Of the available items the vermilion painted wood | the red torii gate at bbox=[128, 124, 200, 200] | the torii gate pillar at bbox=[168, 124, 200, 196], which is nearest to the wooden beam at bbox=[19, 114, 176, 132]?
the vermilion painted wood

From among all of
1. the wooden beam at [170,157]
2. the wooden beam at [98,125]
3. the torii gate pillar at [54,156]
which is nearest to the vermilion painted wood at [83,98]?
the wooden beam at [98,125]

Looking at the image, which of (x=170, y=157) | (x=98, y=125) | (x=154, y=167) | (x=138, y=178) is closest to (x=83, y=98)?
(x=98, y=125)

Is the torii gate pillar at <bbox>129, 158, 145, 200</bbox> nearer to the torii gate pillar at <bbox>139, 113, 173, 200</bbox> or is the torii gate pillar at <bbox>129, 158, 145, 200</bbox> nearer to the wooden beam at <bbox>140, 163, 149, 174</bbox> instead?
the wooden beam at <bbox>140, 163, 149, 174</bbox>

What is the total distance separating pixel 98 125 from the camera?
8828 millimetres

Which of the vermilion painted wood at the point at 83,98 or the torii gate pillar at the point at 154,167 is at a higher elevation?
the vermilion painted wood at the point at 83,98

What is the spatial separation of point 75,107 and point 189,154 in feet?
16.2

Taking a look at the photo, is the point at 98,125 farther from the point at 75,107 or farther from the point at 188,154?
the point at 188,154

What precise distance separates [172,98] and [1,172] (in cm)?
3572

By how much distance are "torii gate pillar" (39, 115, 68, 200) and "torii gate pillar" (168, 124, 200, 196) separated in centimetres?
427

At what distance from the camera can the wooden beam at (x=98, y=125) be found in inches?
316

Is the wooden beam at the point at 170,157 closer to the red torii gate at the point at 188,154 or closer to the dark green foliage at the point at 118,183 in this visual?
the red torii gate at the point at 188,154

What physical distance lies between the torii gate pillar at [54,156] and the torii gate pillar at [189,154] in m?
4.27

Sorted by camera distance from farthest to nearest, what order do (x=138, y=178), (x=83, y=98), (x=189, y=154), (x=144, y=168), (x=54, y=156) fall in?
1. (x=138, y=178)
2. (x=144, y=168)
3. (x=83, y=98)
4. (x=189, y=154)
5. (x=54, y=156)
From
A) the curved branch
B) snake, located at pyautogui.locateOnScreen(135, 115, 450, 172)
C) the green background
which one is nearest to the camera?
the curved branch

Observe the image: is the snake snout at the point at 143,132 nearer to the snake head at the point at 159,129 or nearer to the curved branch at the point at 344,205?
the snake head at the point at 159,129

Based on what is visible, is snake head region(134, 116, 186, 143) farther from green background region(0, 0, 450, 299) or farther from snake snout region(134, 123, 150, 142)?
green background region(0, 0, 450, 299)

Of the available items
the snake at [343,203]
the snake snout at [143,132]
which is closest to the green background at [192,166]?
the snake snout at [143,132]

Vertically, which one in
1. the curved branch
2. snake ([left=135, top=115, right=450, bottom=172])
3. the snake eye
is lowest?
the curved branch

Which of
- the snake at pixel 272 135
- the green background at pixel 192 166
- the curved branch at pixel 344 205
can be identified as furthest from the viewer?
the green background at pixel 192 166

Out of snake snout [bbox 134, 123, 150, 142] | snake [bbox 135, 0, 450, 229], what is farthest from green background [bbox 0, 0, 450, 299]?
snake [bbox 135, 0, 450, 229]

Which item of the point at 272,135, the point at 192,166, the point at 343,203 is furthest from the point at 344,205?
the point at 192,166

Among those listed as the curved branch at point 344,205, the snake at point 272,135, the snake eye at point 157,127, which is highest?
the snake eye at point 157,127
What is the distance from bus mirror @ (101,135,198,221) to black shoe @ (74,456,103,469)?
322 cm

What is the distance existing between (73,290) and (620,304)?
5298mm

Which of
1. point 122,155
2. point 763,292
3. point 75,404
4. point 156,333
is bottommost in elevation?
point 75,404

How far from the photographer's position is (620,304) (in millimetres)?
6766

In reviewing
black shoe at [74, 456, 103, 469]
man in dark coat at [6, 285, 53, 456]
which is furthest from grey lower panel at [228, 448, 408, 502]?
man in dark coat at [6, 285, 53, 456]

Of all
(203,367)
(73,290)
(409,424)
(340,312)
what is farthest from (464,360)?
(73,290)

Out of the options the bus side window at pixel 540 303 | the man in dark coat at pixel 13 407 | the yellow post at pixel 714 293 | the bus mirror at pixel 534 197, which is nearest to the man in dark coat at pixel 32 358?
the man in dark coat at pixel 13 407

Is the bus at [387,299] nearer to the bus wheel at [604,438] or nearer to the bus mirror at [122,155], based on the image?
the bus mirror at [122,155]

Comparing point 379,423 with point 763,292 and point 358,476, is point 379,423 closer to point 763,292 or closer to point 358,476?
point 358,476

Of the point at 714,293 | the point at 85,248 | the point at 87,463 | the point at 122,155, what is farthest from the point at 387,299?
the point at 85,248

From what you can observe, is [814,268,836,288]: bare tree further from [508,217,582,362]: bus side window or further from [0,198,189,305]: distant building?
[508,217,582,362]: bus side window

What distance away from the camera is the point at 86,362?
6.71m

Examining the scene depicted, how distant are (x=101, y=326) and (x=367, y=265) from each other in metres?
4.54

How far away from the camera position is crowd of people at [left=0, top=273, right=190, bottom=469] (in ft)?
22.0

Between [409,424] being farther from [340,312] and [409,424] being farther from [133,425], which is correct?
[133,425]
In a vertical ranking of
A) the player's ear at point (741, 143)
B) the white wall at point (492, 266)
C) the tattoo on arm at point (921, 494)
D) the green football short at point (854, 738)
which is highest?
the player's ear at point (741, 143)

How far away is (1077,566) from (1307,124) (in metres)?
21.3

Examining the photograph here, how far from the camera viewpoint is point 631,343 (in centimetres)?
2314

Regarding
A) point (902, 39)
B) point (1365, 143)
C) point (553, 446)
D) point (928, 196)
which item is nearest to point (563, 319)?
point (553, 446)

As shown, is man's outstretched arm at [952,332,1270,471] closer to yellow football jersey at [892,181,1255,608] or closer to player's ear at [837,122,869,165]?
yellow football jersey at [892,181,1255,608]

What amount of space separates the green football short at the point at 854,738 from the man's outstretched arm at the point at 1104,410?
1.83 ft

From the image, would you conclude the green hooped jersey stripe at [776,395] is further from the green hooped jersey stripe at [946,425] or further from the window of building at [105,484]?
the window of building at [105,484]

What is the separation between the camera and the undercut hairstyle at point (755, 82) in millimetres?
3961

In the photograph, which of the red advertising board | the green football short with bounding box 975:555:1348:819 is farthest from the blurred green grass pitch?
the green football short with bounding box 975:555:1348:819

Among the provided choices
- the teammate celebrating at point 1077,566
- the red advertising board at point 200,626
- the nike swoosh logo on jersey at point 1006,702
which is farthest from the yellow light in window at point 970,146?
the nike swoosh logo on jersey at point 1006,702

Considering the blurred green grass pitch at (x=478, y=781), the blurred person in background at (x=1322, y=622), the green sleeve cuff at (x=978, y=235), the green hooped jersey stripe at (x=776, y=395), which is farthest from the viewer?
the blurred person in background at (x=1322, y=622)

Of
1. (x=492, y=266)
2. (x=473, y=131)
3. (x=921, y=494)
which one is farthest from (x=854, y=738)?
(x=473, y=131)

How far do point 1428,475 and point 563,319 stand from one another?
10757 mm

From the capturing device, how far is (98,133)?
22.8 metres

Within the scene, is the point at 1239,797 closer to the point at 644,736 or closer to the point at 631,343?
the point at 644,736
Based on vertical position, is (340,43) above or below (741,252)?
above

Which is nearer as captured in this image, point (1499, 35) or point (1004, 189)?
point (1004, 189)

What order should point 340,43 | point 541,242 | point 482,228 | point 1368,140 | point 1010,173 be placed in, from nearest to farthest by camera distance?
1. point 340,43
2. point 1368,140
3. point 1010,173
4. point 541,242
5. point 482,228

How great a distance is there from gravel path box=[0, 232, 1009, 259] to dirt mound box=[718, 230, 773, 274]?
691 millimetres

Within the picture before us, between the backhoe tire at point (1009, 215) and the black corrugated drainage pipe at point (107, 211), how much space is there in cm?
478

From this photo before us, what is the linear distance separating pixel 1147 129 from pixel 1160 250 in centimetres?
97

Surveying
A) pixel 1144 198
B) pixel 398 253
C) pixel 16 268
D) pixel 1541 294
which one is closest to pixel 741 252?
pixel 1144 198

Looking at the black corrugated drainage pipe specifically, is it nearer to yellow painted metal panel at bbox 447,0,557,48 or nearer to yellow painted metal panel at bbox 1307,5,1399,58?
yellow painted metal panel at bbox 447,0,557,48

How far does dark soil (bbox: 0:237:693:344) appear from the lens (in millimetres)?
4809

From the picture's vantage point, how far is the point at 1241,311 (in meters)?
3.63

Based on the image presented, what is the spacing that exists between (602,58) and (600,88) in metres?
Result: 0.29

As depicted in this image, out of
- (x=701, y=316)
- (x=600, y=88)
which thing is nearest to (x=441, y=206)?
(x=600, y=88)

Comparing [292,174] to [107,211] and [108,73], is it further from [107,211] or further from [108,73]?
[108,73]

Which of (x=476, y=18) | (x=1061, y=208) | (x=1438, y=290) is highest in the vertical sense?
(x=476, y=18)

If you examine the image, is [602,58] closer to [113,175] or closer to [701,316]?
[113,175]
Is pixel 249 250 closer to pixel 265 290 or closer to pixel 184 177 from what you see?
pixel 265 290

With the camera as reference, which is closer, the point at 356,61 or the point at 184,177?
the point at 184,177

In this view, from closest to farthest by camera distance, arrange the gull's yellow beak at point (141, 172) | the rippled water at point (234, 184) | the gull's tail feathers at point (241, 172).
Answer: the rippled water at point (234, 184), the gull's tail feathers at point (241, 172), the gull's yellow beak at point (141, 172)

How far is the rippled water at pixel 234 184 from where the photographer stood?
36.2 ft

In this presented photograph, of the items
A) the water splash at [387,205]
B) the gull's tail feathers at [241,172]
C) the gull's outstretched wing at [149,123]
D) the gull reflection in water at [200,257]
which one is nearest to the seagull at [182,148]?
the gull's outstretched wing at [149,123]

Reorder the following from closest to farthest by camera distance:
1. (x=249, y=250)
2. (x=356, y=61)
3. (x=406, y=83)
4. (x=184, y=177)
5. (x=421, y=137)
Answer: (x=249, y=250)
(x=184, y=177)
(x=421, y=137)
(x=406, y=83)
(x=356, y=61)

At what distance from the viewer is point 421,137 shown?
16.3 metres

++++++++++++++++++++

**Given problem**
How many lines in the listing above contain the string "mirror"? Case matters. Reply with the number alone.

**Task output**
4